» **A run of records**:

-=-=-

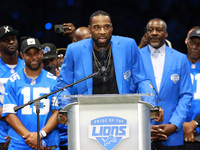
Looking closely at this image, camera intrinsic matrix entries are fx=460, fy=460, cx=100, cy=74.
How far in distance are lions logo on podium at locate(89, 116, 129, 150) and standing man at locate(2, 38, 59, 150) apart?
1623 mm

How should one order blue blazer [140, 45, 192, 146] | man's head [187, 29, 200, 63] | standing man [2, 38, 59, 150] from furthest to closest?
1. man's head [187, 29, 200, 63]
2. blue blazer [140, 45, 192, 146]
3. standing man [2, 38, 59, 150]

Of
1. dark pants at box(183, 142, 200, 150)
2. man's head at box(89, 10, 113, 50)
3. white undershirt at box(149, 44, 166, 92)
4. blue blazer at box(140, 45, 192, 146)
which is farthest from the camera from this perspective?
dark pants at box(183, 142, 200, 150)

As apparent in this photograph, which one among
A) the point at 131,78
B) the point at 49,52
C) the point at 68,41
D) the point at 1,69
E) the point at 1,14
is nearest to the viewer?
the point at 131,78

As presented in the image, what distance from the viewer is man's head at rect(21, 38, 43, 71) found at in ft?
16.4

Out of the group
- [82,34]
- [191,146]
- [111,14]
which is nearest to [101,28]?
[191,146]

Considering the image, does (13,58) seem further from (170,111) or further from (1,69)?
(170,111)

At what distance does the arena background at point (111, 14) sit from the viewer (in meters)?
8.08

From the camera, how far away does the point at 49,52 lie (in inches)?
246

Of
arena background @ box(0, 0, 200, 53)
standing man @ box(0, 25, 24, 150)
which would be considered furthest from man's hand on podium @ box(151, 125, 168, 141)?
arena background @ box(0, 0, 200, 53)

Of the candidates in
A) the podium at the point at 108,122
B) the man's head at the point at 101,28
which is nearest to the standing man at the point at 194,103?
the man's head at the point at 101,28

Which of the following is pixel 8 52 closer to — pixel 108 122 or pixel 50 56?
pixel 50 56

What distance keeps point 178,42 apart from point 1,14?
125 inches

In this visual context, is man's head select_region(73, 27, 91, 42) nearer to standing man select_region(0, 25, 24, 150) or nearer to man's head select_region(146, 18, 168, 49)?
standing man select_region(0, 25, 24, 150)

-=-=-

» **AIM OF THE EXERCISE**:
An exact transcription of all the entries is required, without the pictures.

» **RESULT OF THIS TASK**:
Looking closely at this image, camera intrinsic matrix entries are fx=460, fy=460, cx=100, cy=74.
How far in distance are lions logo on podium at locate(89, 116, 129, 150) and standing man at locate(2, 38, 59, 150) apart?
1623 mm

How should one order blue blazer [140, 45, 192, 146] | man's head [187, 29, 200, 63] | standing man [2, 38, 59, 150] from furthest to closest?
1. man's head [187, 29, 200, 63]
2. blue blazer [140, 45, 192, 146]
3. standing man [2, 38, 59, 150]

Of
1. dark pants at box(183, 142, 200, 150)
2. man's head at box(89, 10, 113, 50)
3. white undershirt at box(149, 44, 166, 92)
4. blue blazer at box(140, 45, 192, 146)
which is farthest from the camera from this perspective?
dark pants at box(183, 142, 200, 150)

As apparent in this photograph, which one among
A) the point at 131,78
B) the point at 49,52
C) the point at 68,41
D) the point at 1,69
E) the point at 1,14
is nearest to the viewer?
the point at 131,78

As presented in the image, what distance from the viewer is man's head at rect(21, 38, 43, 71) found at in ft?
16.4

Out of the group
- [82,34]
- [191,146]
- [111,14]
which is nearest to [101,28]?
[191,146]

Considering the image, does (13,58) seem further from (170,111) or further from (1,69)?
(170,111)

At what distance does the arena background at point (111, 14) sit from the viewer (in meters)?
8.08

From the camera, how far away does the point at 49,52 lie (in inches)?
246

Of
arena background @ box(0, 0, 200, 53)
standing man @ box(0, 25, 24, 150)
which would be considered furthest from man's hand on podium @ box(151, 125, 168, 141)?
arena background @ box(0, 0, 200, 53)

Of the candidates in
A) the podium at the point at 108,122
B) the man's head at the point at 101,28
which is nearest to the standing man at the point at 194,103?
the man's head at the point at 101,28

Which of the following is pixel 8 52 closer to — pixel 108 122 or pixel 50 56?
pixel 50 56

What distance keeps point 178,42 apart from point 1,14?
125 inches

In this visual context, is man's head select_region(73, 27, 91, 42) nearer to standing man select_region(0, 25, 24, 150) or nearer to man's head select_region(146, 18, 168, 49)?
standing man select_region(0, 25, 24, 150)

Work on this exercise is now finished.